Incidentally, Adityanath comes from east Uttar Pradesh, which is infamous for Brahmins versus Thakur politics, dating back to the days of Kamlapati Tripathi.

Earlier too, the BJP had got Brajesh Pathak from the BSP, and former Uttar Pradesh Congress Committee (UPCC) chief, Rita Bahuguna, from the Congress. Both Pathak and Joshi joined in 2016.

The fact is that there is a paucity of Brahmin leaders in all the political parties of the stature of Kamlapati Tripathi in the Congress, Janeshwar Mishra of the Samajwadi Party (SP) and Atal Bihari Vajpayee and Murli Manohar Joshi of the BJP.

Satish Chandra Mishra did emerge as a strong Brahmin face, but his hold on the community started dwindling after the party came to power and his inaccessibility grew.

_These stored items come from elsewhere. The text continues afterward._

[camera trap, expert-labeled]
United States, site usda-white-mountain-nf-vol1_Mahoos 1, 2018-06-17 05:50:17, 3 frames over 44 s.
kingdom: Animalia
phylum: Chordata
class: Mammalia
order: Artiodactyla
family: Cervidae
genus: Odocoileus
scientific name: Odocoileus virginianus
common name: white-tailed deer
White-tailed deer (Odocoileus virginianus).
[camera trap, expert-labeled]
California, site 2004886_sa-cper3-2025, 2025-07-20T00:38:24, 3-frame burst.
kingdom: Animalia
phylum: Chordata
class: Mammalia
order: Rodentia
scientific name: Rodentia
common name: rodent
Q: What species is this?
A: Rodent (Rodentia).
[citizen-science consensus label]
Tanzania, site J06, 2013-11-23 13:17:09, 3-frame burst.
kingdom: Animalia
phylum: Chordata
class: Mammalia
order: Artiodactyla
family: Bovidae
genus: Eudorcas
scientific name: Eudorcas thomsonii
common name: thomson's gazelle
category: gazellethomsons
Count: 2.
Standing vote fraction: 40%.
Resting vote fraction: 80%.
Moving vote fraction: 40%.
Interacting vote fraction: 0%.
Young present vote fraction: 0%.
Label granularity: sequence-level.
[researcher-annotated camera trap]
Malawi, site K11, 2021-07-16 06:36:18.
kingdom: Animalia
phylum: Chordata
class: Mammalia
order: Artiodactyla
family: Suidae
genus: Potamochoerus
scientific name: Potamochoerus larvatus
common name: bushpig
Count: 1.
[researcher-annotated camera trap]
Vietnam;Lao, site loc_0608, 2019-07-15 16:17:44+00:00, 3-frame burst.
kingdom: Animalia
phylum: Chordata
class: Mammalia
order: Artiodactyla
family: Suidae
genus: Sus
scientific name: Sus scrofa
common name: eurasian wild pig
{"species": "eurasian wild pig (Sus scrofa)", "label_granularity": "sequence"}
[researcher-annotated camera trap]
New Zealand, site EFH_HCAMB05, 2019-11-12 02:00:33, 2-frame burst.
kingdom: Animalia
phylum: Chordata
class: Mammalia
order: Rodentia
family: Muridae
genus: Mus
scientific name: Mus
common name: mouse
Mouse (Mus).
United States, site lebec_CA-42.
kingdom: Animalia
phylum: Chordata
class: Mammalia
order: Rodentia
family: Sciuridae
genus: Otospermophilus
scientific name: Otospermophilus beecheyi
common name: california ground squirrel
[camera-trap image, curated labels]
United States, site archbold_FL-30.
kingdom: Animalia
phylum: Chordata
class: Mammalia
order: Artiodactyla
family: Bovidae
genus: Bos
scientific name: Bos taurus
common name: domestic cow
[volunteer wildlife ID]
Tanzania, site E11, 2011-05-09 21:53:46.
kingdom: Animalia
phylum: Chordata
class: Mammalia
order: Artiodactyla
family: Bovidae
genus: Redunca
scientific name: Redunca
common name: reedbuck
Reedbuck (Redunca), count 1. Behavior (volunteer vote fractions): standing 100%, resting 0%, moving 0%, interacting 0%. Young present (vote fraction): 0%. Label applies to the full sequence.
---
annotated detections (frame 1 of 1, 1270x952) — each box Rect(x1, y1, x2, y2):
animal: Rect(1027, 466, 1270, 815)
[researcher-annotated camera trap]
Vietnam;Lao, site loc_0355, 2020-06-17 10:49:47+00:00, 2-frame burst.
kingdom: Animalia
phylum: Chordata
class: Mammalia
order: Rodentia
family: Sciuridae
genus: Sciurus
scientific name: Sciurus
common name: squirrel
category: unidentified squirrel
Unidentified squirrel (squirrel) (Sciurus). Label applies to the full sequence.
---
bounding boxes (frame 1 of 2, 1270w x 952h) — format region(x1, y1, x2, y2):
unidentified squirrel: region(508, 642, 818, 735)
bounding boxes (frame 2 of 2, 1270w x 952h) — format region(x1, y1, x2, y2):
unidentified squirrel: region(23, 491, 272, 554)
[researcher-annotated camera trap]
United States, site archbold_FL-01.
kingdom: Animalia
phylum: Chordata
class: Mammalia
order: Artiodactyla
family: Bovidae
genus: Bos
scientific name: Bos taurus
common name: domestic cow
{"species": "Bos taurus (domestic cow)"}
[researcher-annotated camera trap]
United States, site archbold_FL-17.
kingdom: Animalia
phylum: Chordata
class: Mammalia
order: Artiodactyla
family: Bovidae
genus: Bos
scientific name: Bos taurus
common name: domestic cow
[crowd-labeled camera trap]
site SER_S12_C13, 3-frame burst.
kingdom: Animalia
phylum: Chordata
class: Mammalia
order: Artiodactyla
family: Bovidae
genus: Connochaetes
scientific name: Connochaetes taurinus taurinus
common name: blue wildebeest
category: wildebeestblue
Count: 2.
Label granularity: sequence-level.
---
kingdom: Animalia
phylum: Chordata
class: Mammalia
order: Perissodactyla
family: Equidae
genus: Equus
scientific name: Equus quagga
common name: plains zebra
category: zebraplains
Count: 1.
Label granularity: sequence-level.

Young SP leader Abhishek Mishra says, “This is a transition phase in which the new crop has to take over from the old leadership which is fading out or ageing. The fresh leadership will take time to reach their heights; they have yet to acquire that status. In the next five years, the fresh (lot) would fill that gap in every party. SC Mishra got an opportunity, but he frittered it away.”

Rajeshpati Tripathi says that young Brahmins are interested in politics, but lack resources. Earlier, political standing and stature were important, but now resources matter.

Professor Satish Prakash, a political expert from west Uttar Pradesh, sums it up, “The two vocal and influential castes that always played a dominant role in every election despite their low share in states population were the Jats of the west and Brahmins of the east. The farmers’ agitation has pepped up the Jats. Let’s see how angry the Brahmins are with Yogi to turn the tables on the BJP.”